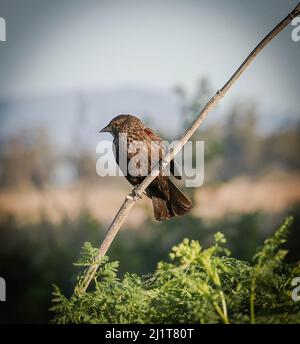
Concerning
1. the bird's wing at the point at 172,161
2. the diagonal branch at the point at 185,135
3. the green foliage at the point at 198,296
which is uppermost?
the bird's wing at the point at 172,161

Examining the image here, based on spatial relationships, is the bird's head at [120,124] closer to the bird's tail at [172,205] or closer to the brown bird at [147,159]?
the brown bird at [147,159]

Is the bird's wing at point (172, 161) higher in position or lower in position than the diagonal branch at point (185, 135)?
higher

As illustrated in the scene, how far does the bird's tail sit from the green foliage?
4.32ft

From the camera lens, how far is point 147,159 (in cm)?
300

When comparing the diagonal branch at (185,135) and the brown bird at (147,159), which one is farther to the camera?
the brown bird at (147,159)

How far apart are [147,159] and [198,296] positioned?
150cm

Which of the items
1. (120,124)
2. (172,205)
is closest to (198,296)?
(172,205)

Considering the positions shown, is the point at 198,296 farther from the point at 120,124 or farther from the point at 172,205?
the point at 120,124

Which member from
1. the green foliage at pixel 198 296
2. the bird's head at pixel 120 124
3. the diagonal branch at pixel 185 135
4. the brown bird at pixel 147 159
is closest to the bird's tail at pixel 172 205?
the brown bird at pixel 147 159

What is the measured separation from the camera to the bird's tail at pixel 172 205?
9.61ft

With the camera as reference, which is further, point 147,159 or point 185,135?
point 147,159
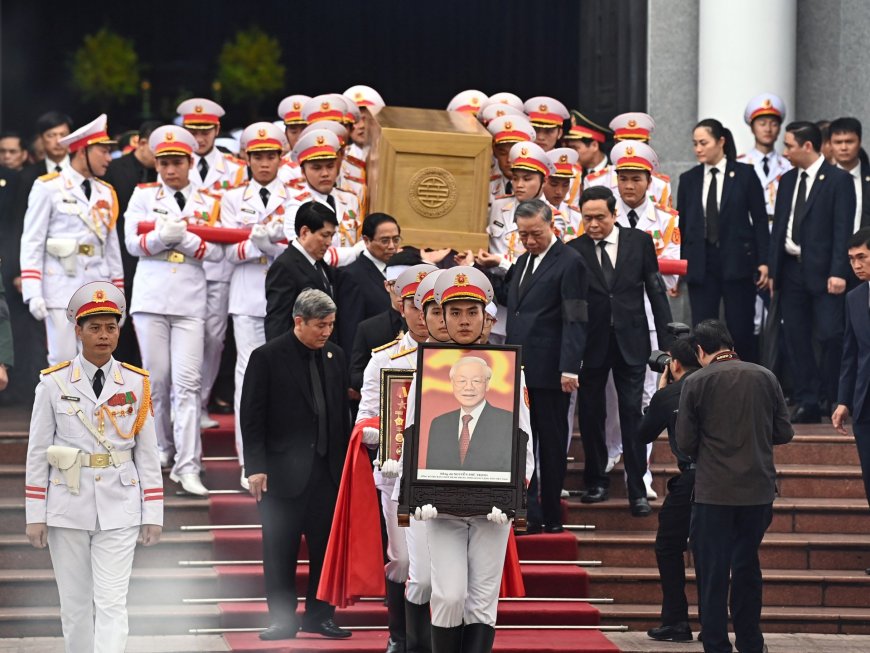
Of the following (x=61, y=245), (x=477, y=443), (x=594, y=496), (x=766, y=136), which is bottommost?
Result: (x=594, y=496)

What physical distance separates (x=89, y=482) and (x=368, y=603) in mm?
2391

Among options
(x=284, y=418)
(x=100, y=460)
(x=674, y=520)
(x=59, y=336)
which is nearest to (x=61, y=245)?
(x=59, y=336)

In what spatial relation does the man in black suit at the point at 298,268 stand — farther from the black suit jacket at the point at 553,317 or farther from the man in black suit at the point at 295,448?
the black suit jacket at the point at 553,317

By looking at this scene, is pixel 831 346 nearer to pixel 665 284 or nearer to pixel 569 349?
pixel 665 284

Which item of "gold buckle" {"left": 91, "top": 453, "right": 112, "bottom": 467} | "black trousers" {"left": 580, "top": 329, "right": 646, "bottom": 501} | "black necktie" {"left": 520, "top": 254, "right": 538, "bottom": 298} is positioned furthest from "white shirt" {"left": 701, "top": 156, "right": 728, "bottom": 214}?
"gold buckle" {"left": 91, "top": 453, "right": 112, "bottom": 467}

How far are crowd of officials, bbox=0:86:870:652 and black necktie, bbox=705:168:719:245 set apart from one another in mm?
19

• • • •

## What is being asked
Copy every record character for character. Skip the pictures.

## Written solution
Concerning
1. the bird's wing at the point at 172,161
2. the diagonal branch at the point at 185,135
3. the green foliage at the point at 198,296
which is uppermost?
the bird's wing at the point at 172,161

Examining the image here, based on spatial relationships, is the bird's head at [120,124] closer to the bird's tail at [172,205] or closer to the brown bird at [147,159]?
the brown bird at [147,159]

Is the bird's wing at point (172, 161) higher in position or lower in position than the diagonal branch at point (185, 135)?
higher

As illustrated in the scene, how far does the bird's tail sit from the green foliage?
4.32ft

From the camera lens, how far is point 147,159 (in cm)?
300

When comparing the diagonal branch at (185,135) and the brown bird at (147,159), which one is farther to the camera?
the brown bird at (147,159)

How far apart are [147,159] and [198,296] positioned?
150cm

Which of the items
1. (120,124)
2. (172,205)
is closest to (198,296)?
(172,205)

Considering the positions shown, is the point at 198,296 farther from the point at 120,124 or farther from the point at 172,205?
the point at 120,124

Which member from
1. the green foliage at pixel 198 296
2. the bird's head at pixel 120 124
3. the diagonal branch at pixel 185 135
4. the brown bird at pixel 147 159
is closest to the bird's tail at pixel 172 205?
the brown bird at pixel 147 159

What is the measured separation from the camera to the bird's tail at pixel 172 205?
9.61ft

With the camera as reference, which is further, point 147,159 or point 185,135?
point 147,159
Of the following (x=61, y=245), (x=477, y=443), (x=594, y=496), (x=766, y=136), which is bottommost?
Result: (x=594, y=496)

What physical distance separates (x=89, y=482) and (x=368, y=603) in mm?
2391

Among options
(x=284, y=418)
(x=100, y=460)
(x=674, y=520)
(x=59, y=336)
which is nearest to (x=61, y=245)?
(x=59, y=336)

In what spatial relation does the man in black suit at the point at 298,268 stand — farther from the black suit jacket at the point at 553,317 or farther from the man in black suit at the point at 295,448?
the black suit jacket at the point at 553,317

By looking at this scene, is pixel 831 346 nearer to pixel 665 284 or nearer to pixel 569 349?
pixel 665 284

Which item of "gold buckle" {"left": 91, "top": 453, "right": 112, "bottom": 467} | "black trousers" {"left": 580, "top": 329, "right": 646, "bottom": 501} | "black necktie" {"left": 520, "top": 254, "right": 538, "bottom": 298} is positioned furthest from "white shirt" {"left": 701, "top": 156, "right": 728, "bottom": 214}?
"gold buckle" {"left": 91, "top": 453, "right": 112, "bottom": 467}

How far are crowd of officials, bbox=0:86:870:652 and black necktie, bbox=705:168:719:245 set apart from one another in mm?
19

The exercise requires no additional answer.